# ANOVA for nested models: (how) can I use cross-validation for robust model selection?

I conduct a standard regression analysis of some dependent variable $$Y$$ and some independent variables $$x_1, \ldots, x_n$$. I run multiple regressions/nested models (in R):

model0 <- lm(Y ~ 1, data=mydata) # just the intercept
model1 <- lm(Y ~ 1 + x1, data=mydata)
model2 <- lm(Y ~ 1 + x1 + x2, data=mydata)
...
modeln <- lm(Y ~ 1 + x1 + x2 + ... + xn, data=mydata)


Then, I can choose the best model by ANOVA:

anova(model0, model1, model2, ..., modeln)


I choose the biggest model that is significantly different from the more simple model before, if all simpler models were significantly different, too. (e.g if model1, model2 are significant, model3 not, but model4 is significant again, I still choose model 2)

This might be vulnerable to some observations that are irregular, or the chosen model might not generalize well to unseen data. That's why I thought about using k-fold cross-validation (sampling on the observations) and run this nested model ANOVA on the k cross-validation folds. Then I would save the ANOVA results and choose the biggest model which was significant in all k cross-validation runs.
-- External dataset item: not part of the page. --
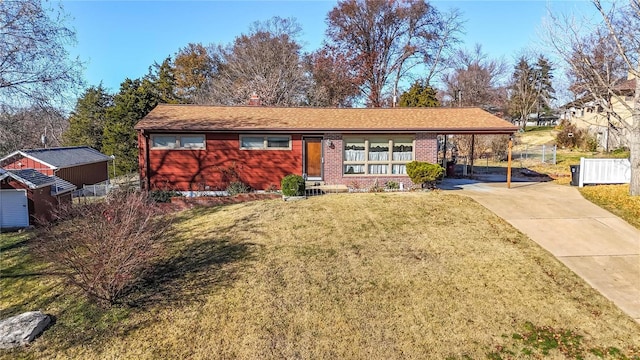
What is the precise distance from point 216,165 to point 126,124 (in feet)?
52.0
Is this a valid procedure? (LASSO cross-validation does something similar, but there the variables are not ordered and one chooses the penalty hyperparameter for the final model.)

PS: My variables are actually grouped and I include one group at a time in the nesting procedure. Group 1 is just time as a variable, groups afterwards consist of multiple variables. The last group consists of interaction effects between time and the other variables.